● INSTRUCTION: Pictures aside, repeat every entry exactly.

-- START DATA FOR THIS TASK --

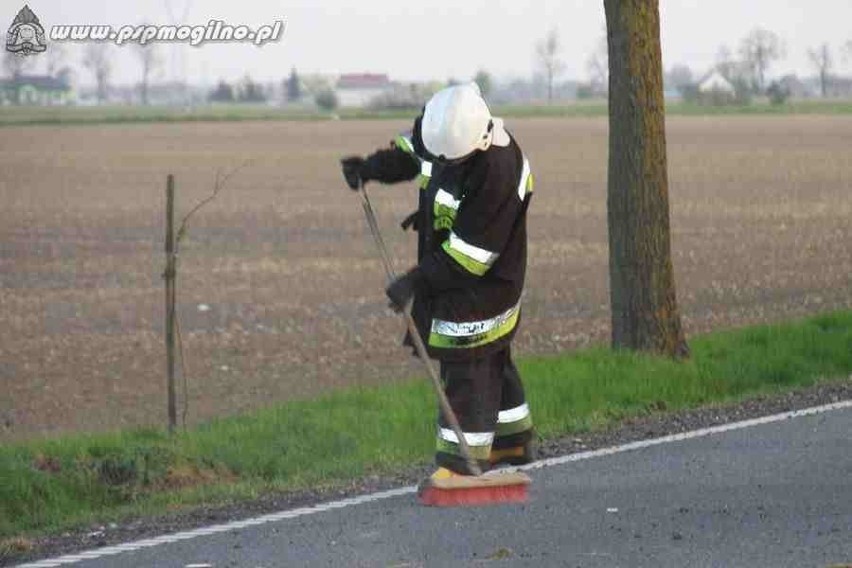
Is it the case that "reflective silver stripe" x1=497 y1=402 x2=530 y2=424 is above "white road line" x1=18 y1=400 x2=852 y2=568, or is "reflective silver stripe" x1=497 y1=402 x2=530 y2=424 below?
above

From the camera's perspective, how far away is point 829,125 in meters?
72.6

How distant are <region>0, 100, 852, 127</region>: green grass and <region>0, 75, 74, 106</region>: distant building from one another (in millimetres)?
9089

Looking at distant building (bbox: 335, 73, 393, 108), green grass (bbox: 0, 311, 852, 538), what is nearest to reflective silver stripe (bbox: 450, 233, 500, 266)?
green grass (bbox: 0, 311, 852, 538)

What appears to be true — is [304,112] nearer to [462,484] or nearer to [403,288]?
[462,484]

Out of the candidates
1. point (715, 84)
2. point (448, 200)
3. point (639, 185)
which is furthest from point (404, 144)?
point (715, 84)

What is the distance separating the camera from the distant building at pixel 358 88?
9847 centimetres

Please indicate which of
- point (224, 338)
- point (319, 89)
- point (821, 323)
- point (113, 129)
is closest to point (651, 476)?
point (821, 323)

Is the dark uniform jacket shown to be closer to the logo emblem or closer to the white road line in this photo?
the white road line

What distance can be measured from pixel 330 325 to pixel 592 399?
7.13 m

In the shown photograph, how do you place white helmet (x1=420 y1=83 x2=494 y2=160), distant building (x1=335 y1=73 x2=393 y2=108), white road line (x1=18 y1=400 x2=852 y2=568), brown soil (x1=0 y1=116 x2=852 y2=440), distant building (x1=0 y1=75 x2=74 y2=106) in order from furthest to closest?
distant building (x1=335 y1=73 x2=393 y2=108) → distant building (x1=0 y1=75 x2=74 y2=106) → brown soil (x1=0 y1=116 x2=852 y2=440) → white helmet (x1=420 y1=83 x2=494 y2=160) → white road line (x1=18 y1=400 x2=852 y2=568)

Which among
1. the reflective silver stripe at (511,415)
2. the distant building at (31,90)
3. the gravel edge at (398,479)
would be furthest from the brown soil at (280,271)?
the reflective silver stripe at (511,415)

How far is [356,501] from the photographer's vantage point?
24.0 feet

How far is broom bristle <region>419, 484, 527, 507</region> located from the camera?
23.1 feet

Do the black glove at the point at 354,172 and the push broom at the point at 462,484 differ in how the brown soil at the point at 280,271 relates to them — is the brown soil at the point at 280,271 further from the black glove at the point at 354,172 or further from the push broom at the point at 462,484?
the push broom at the point at 462,484
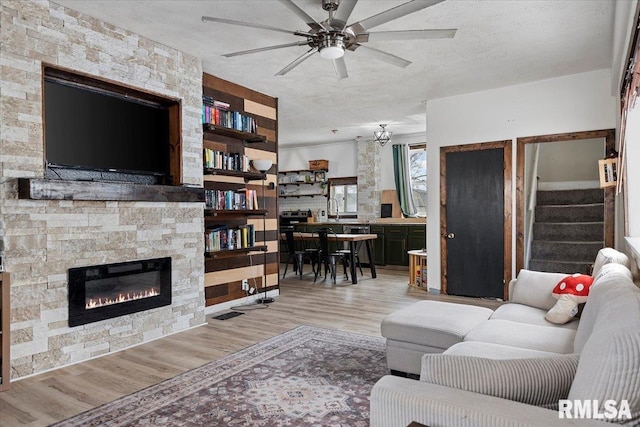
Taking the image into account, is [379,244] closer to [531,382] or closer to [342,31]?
[342,31]

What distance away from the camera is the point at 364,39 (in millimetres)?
3215

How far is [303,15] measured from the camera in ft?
9.36

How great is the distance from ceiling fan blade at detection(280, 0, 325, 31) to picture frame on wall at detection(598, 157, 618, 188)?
10.7 ft

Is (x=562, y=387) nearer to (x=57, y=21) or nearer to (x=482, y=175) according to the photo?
(x=57, y=21)

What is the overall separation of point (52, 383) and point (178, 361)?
859 millimetres

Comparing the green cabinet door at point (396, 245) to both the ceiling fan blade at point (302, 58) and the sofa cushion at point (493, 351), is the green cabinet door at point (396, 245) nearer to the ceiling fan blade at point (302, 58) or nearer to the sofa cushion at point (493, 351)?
the ceiling fan blade at point (302, 58)

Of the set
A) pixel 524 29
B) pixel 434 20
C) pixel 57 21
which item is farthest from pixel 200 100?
pixel 524 29

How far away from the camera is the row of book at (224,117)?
4773 millimetres

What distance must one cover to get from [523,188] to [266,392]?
433 centimetres

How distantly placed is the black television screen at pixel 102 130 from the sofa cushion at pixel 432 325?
109 inches

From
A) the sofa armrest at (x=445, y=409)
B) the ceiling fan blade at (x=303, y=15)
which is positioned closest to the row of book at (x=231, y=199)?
the ceiling fan blade at (x=303, y=15)

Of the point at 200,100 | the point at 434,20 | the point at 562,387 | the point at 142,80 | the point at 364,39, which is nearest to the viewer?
the point at 562,387

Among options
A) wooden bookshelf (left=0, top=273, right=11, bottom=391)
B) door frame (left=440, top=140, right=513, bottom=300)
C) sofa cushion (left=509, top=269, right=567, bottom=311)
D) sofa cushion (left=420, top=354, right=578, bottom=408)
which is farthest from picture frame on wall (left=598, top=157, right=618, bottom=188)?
wooden bookshelf (left=0, top=273, right=11, bottom=391)

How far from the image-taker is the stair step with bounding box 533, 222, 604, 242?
6.33 m
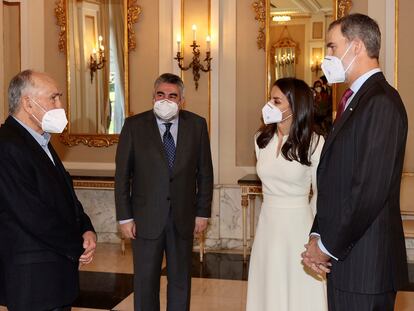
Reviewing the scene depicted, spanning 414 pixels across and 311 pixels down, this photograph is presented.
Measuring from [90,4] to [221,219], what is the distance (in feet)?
10.0

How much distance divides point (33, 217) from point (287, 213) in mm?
1481

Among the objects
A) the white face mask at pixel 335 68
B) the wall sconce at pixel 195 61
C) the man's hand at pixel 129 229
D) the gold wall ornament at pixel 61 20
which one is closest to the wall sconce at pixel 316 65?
the wall sconce at pixel 195 61

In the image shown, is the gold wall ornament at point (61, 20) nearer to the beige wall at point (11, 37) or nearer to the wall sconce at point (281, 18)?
the beige wall at point (11, 37)

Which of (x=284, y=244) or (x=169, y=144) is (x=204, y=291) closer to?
(x=169, y=144)

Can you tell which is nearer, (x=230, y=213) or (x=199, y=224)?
(x=199, y=224)

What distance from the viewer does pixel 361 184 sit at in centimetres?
226

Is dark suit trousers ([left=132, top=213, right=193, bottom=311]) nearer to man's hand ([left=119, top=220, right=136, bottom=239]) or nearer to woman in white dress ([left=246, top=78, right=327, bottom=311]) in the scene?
man's hand ([left=119, top=220, right=136, bottom=239])

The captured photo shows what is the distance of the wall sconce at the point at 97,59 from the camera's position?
288 inches

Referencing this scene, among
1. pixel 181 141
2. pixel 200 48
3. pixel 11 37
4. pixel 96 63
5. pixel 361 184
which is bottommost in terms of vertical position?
pixel 361 184

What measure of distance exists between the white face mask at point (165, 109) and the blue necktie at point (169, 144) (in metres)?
0.08

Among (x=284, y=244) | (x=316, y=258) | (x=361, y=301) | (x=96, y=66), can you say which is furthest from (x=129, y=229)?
(x=96, y=66)

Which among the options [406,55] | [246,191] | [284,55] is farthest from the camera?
[284,55]

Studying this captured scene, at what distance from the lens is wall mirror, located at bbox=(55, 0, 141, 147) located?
23.7 ft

-- END DATA FOR THIS TASK --

● EXERCISE OUTPUT:
Is it the case that "reflective silver stripe" x1=497 y1=402 x2=530 y2=424 is above "white road line" x1=18 y1=400 x2=852 y2=568, or is "reflective silver stripe" x1=497 y1=402 x2=530 y2=424 below?
above

From the camera's perspective, how far away is point 829,125 in meters?
72.6

How distant are <region>0, 100, 852, 127</region>: green grass and <region>0, 75, 74, 106</region>: distant building from one another (in millimetres)?
9089

Looking at distant building (bbox: 335, 73, 393, 108), green grass (bbox: 0, 311, 852, 538), what is nearest to reflective silver stripe (bbox: 450, 233, 500, 266)?
green grass (bbox: 0, 311, 852, 538)

What appears to be true — is [304,112] nearer to [462,484] or nearer to [403,288]?
[462,484]

Out of the candidates
1. point (715, 84)
2. point (448, 200)
3. point (639, 185)
which is furthest from point (404, 144)?
point (715, 84)

What is the distance separating the camera from the distant building at pixel 358 88?
9847 centimetres

Please indicate which of
- point (224, 338)
- point (319, 89)
- point (821, 323)
- point (113, 129)
is closest to point (651, 476)?
point (821, 323)

Is the dark uniform jacket shown to be closer to the logo emblem or closer to the white road line in this photo?
the white road line

What distance can be measured from pixel 330 325 to pixel 592 399?
7.13 m

In the shown photograph, how do you place white helmet (x1=420 y1=83 x2=494 y2=160), distant building (x1=335 y1=73 x2=393 y2=108), white road line (x1=18 y1=400 x2=852 y2=568), brown soil (x1=0 y1=116 x2=852 y2=440), distant building (x1=0 y1=75 x2=74 y2=106) in order from furthest to closest?
distant building (x1=335 y1=73 x2=393 y2=108) → distant building (x1=0 y1=75 x2=74 y2=106) → brown soil (x1=0 y1=116 x2=852 y2=440) → white helmet (x1=420 y1=83 x2=494 y2=160) → white road line (x1=18 y1=400 x2=852 y2=568)

Which among
1. the reflective silver stripe at (511,415)
2. the distant building at (31,90)
3. the gravel edge at (398,479)
would be furthest from the brown soil at (280,271)?
the reflective silver stripe at (511,415)

How far is [356,501] from the photographer's vantage point?
24.0 feet

How far is broom bristle <region>419, 484, 527, 507</region> located from the camera?
23.1 feet

Do the black glove at the point at 354,172 and the push broom at the point at 462,484 differ in how the brown soil at the point at 280,271 relates to them — is the brown soil at the point at 280,271 further from the black glove at the point at 354,172 or further from the push broom at the point at 462,484?
the push broom at the point at 462,484
Taking the image into account, is [379,244] closer to [531,382] or closer to [342,31]?
[342,31]

What distance away from the camera is the point at 364,39 (in millimetres)?
3215

How far is [303,15] measured from the camera in ft?
9.36

How great is the distance from ceiling fan blade at detection(280, 0, 325, 31) to picture frame on wall at detection(598, 157, 618, 188)?
10.7 ft

Is (x=562, y=387) nearer to (x=57, y=21) or nearer to (x=482, y=175) according to the photo?
(x=57, y=21)

What is the overall separation of point (52, 383) and point (178, 361)?
859 millimetres

Comparing the green cabinet door at point (396, 245) to both the ceiling fan blade at point (302, 58) and the sofa cushion at point (493, 351), is the green cabinet door at point (396, 245) nearer to the ceiling fan blade at point (302, 58) or nearer to the sofa cushion at point (493, 351)?
the ceiling fan blade at point (302, 58)

Of the set
A) pixel 524 29
B) pixel 434 20
C) pixel 57 21
which item is farthest from pixel 200 100?
pixel 524 29

How far away from the camera is the row of book at (224,117)?
4773 millimetres

What distance must one cover to get from [523,188] to [266,392]?
433 centimetres

How distantly placed is the black television screen at pixel 102 130 from the sofa cushion at pixel 432 325?
109 inches

From
A) the sofa armrest at (x=445, y=409)
B) the ceiling fan blade at (x=303, y=15)
which is positioned closest to the row of book at (x=231, y=199)?
the ceiling fan blade at (x=303, y=15)

Of the point at 200,100 | the point at 434,20 | the point at 562,387 | the point at 142,80 | the point at 364,39, which is nearest to the viewer?
the point at 562,387

Among options
A) wooden bookshelf (left=0, top=273, right=11, bottom=391)
B) door frame (left=440, top=140, right=513, bottom=300)
C) sofa cushion (left=509, top=269, right=567, bottom=311)
D) sofa cushion (left=420, top=354, right=578, bottom=408)
which is farthest from picture frame on wall (left=598, top=157, right=618, bottom=188)?
wooden bookshelf (left=0, top=273, right=11, bottom=391)

How far from the image-taker is the stair step with bounding box 533, 222, 604, 242?
6.33 m
Reviewing the scene depicted, spanning 414 pixels across and 311 pixels down, this photograph is presented.
Measuring from [90,4] to [221,219], what is the distance (in feet)?
10.0

How much distance divides point (33, 217) from point (287, 213) in mm?
1481

Among the objects
A) the white face mask at pixel 335 68
B) the wall sconce at pixel 195 61
C) the man's hand at pixel 129 229
D) the gold wall ornament at pixel 61 20
which one is closest to the wall sconce at pixel 316 65?
the wall sconce at pixel 195 61

In the image shown, is the gold wall ornament at point (61, 20) nearer to the beige wall at point (11, 37) or nearer to the wall sconce at point (281, 18)?
the beige wall at point (11, 37)

Which of (x=284, y=244) or (x=169, y=144) is (x=204, y=291) closer to?
(x=169, y=144)

Can you tell which is nearer, (x=230, y=213) or (x=199, y=224)?
(x=199, y=224)

What distance from the viewer does pixel 361 184 sit at in centimetres?
226

Is dark suit trousers ([left=132, top=213, right=193, bottom=311]) nearer to man's hand ([left=119, top=220, right=136, bottom=239]) or nearer to woman in white dress ([left=246, top=78, right=327, bottom=311]) in the scene?
man's hand ([left=119, top=220, right=136, bottom=239])

The captured photo shows what is the distance of the wall sconce at the point at 97,59 from the camera's position?
288 inches

Referencing this scene, among
1. pixel 181 141
2. pixel 200 48
3. pixel 11 37
4. pixel 96 63
5. pixel 361 184
which is bottommost in terms of vertical position?
pixel 361 184

What measure of distance exists between the white face mask at point (165, 109) and the blue necktie at point (169, 144) (in metres)?
0.08

Among (x=284, y=244) | (x=316, y=258) | (x=361, y=301) | (x=96, y=66), can you say which is furthest from (x=129, y=229)?
(x=96, y=66)

Which among the options [406,55] | [246,191] | [284,55] is farthest from the camera?
[284,55]

Studying this captured scene, at what distance from the lens is wall mirror, located at bbox=(55, 0, 141, 147) located?
23.7 ft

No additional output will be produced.